Subsequently, Mitra’s canvas becomes vast. From the volatile cold war years to holding key positions in the central government as chairman, Agricultural Prices Commission, and then chief economic sdvisor, Mitra was in a position to assess the Indian economy, important members of the power elite and the self-perpetuating mechanism of the possessing classes as well as the shortcomings of the professed socialistic pattern. These aspects of India’s development have been sketched adroitly. But Mitra’s analysis is somewhat inadequate. It seems his exposure to contemporary historical movements is patchy and episodic. In the ’50s there was an ascendancy of left-wing forces in several parts of the world. But to conclude that the hegemony of the Communist movement in Eastern Europe was organic and complete is to underestimate the grit and determination of capitalism and nato’s significance. Or to conclude that the intense resentment among the left-wing student community against McCarthyism and Charlie Chaplin’s expulsion from the United States suggested an imminent global takeover by the Left betrays a total innocence of revolutionary politics.
It’s also striking that one who judges everybody from the standpoint of orthodox Marxist parameters had no qualms about spending four years in the faculty of the Economic Development Institute in Washington. The institute was funded exclusively by the World Bank in order "to proselytise" some economic ministers and civil servants from developing countries in the "philosophy of the World Bank". Mitra was probably happy that he had a long innings to teach those ministers and civil servants the art of subversion of the World Bank from within.
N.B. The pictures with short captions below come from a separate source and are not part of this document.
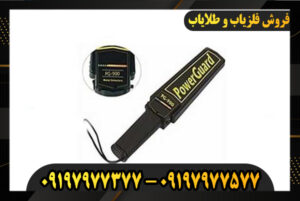 پین پوینتر 900 09197977377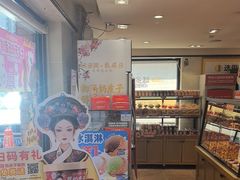 -味多美蛋糕(亚非大厦店)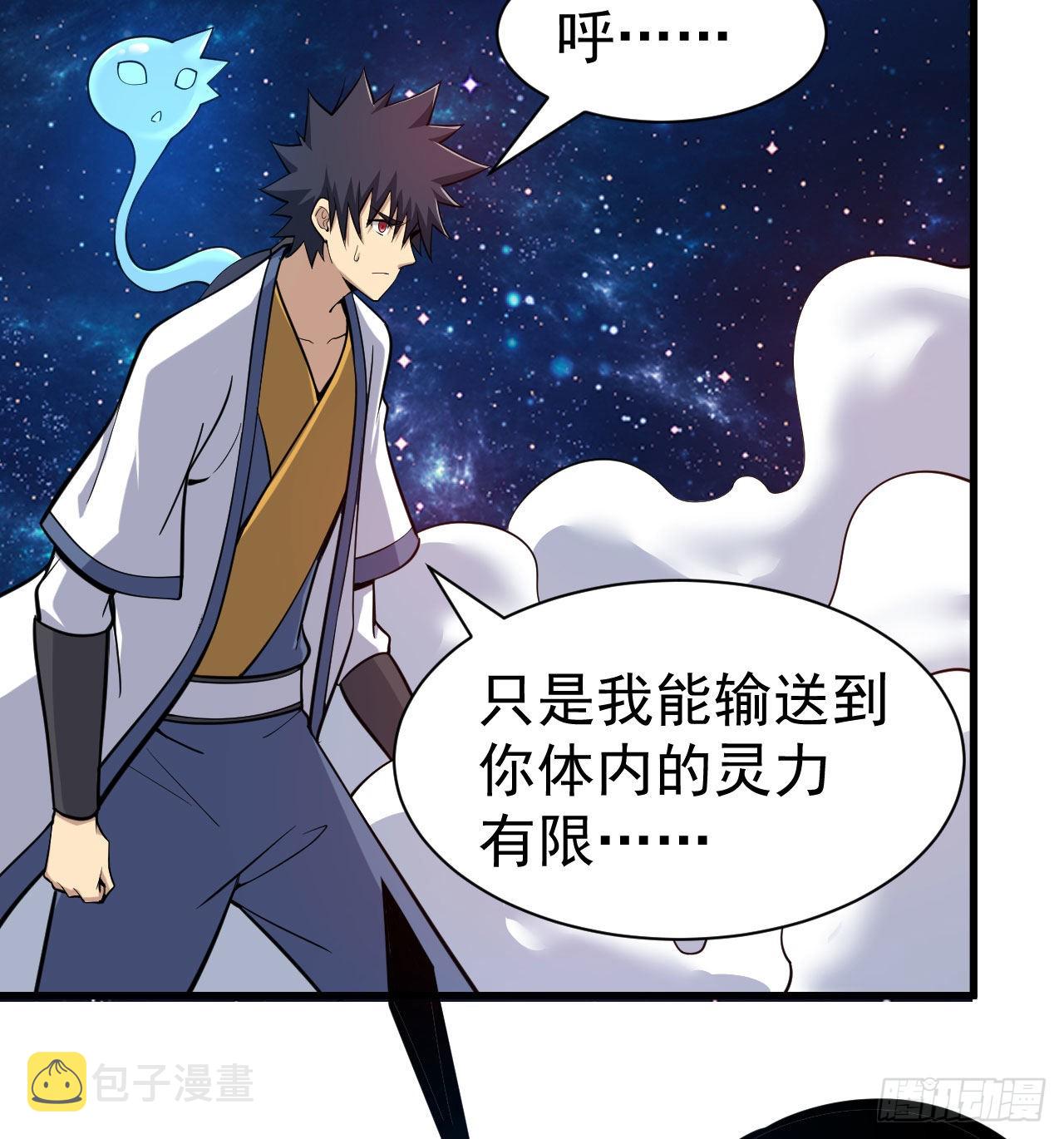 89回-智与信54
At one place, he admits that during the early phase of the Naxalbari movement, he ‘harboured’ romantic notions about its cause and wrote quite a few editorials in Now as well as in Frontier in it support. The elaborate justification for being driven to believe in "enticing dreams" of dramatic social and economic transformation without any adequate recognition of the objective reality sounds both facile and fanciful. As Mitra moved away from Samar Sen, his erstwhile comrade, towards CPI(M)’s official line, he began to talk of the phases of the movement and the imperatives of inner party struggle. He is now footloose and fancy-free: "I have always noticed that for Samar Sen drinks acted as a truth serum.... At first, it was banter and counter-banter, but soon descended into acrimony. Samar Sen accused me of ruining both his journals." Probably he did.
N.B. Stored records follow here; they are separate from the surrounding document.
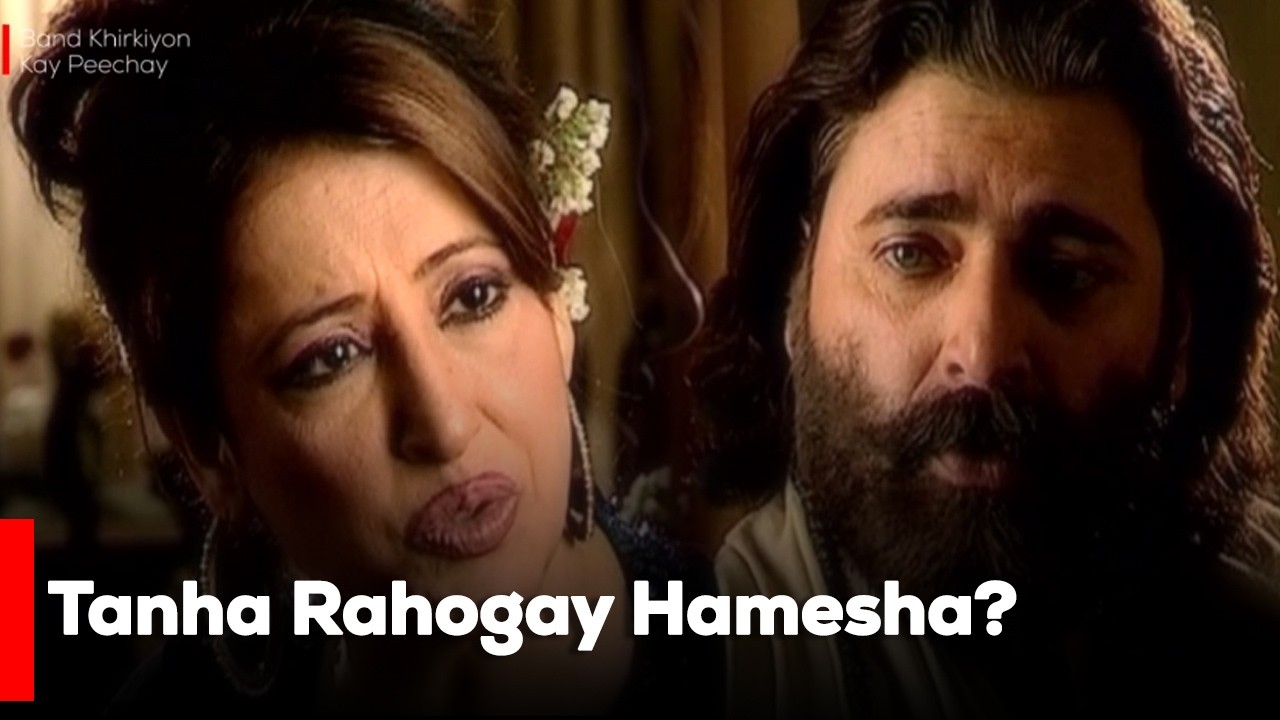 Tanha Rahogay Hamesha? | Danish Taimoor | Sanam Baloch | Saba Hamid |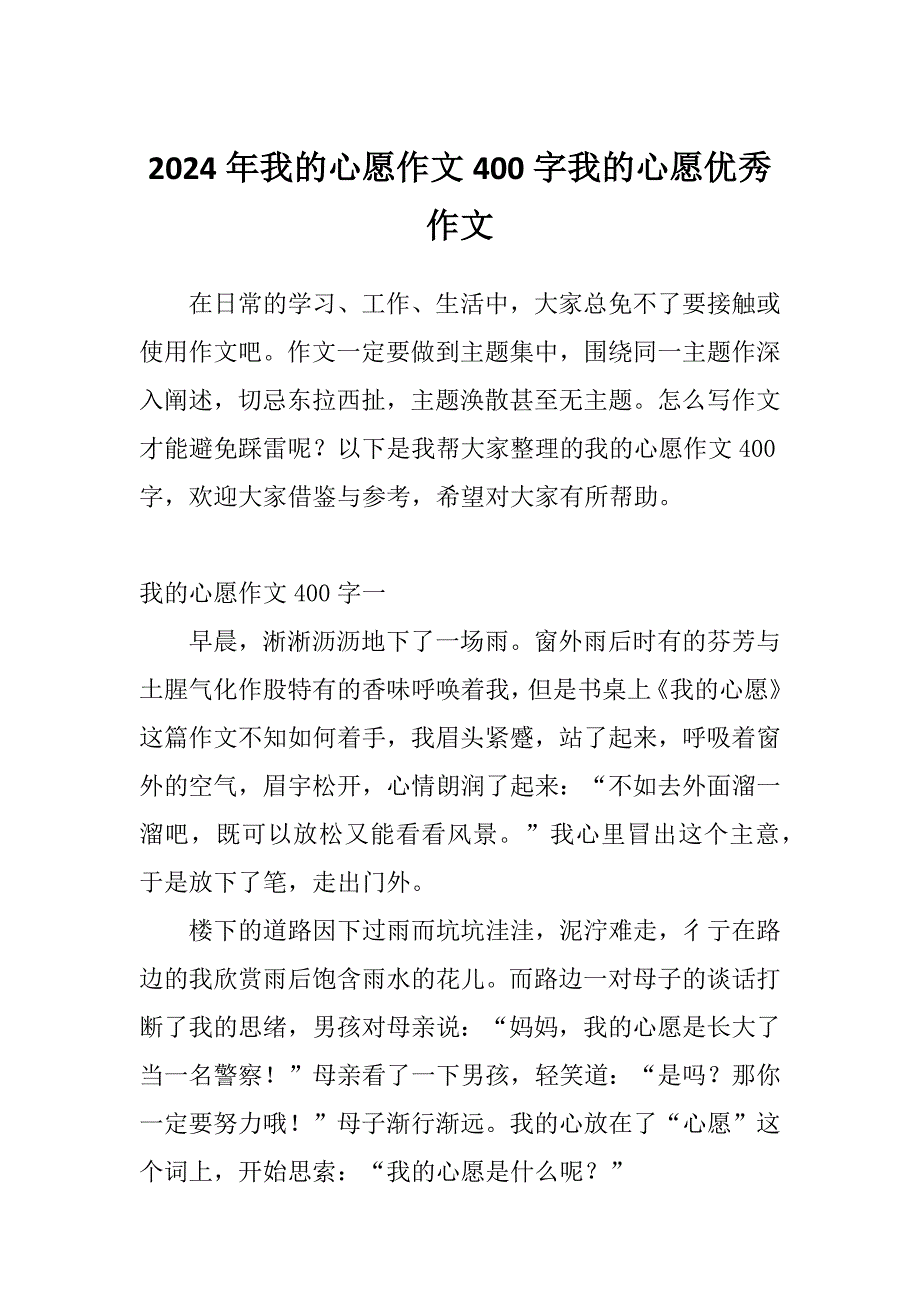 2024年我的心愿作文400字我的心愿优秀作文.docx_第1页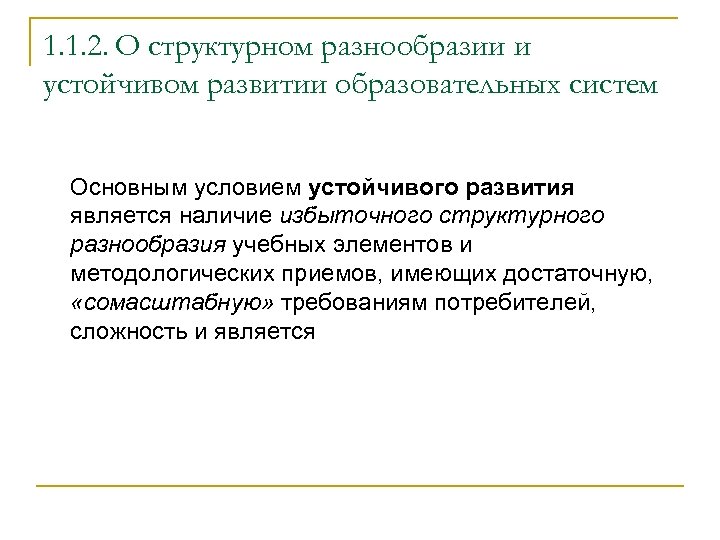 Структурное разнообразие. Структурное разнообразие примеры. Структурное разнообразие и методы его изучения. Показателем структурного разнообразия является. Чем характеризуется структурное разнообразие.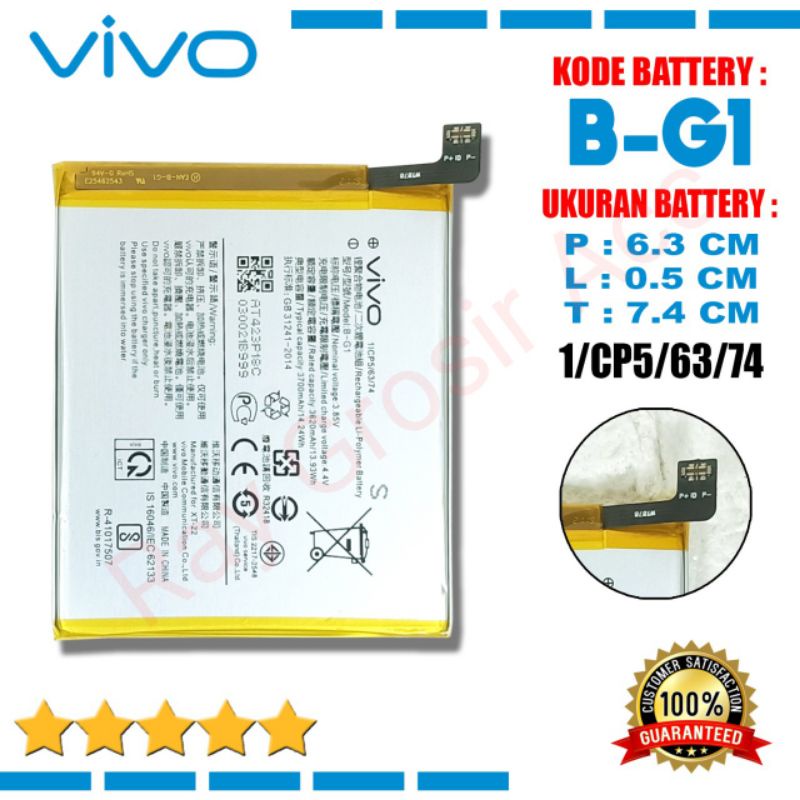 Baterai Original Vivo V15 Pro , 1818 BG1 B-G1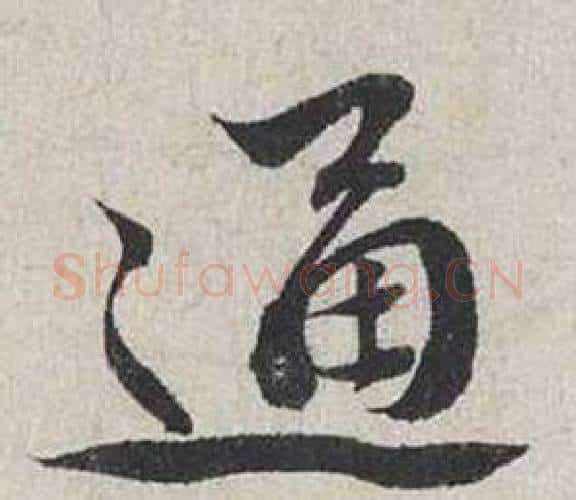 通字蔡襄毛笔行书书法写法,摘自自书诗卷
Mitra has spared nobody, not even the poverty-stricken poetic genius, Jibanananda Das. A good deal of tittle-tattle, small talk and innuendo drawn from the drawing rooms and whispering galleries of his ever-increasing international addas predominate. It is unfortunate that he goes on to assert without any evidence that the appointment of Manmohan Singh as finance minister was forced on Narasimha Rao by the World Bank and the US administration. Mitra, however, does not know that his unauthenticated accusation makes him legally vulnerable and that civility is expected from a bhadralok. In any case, many others have over time raised similar doubts about Mitra himself. P.N. Haksar confided to me that both Indira Gandhi and the World Bank assessed Mitra at his true valuation and placed no credence on his public postures and political pronouncements. They were conscious, Haksar added with a mischievous smile, of the importance of being Ashok Mitra in Indian politics.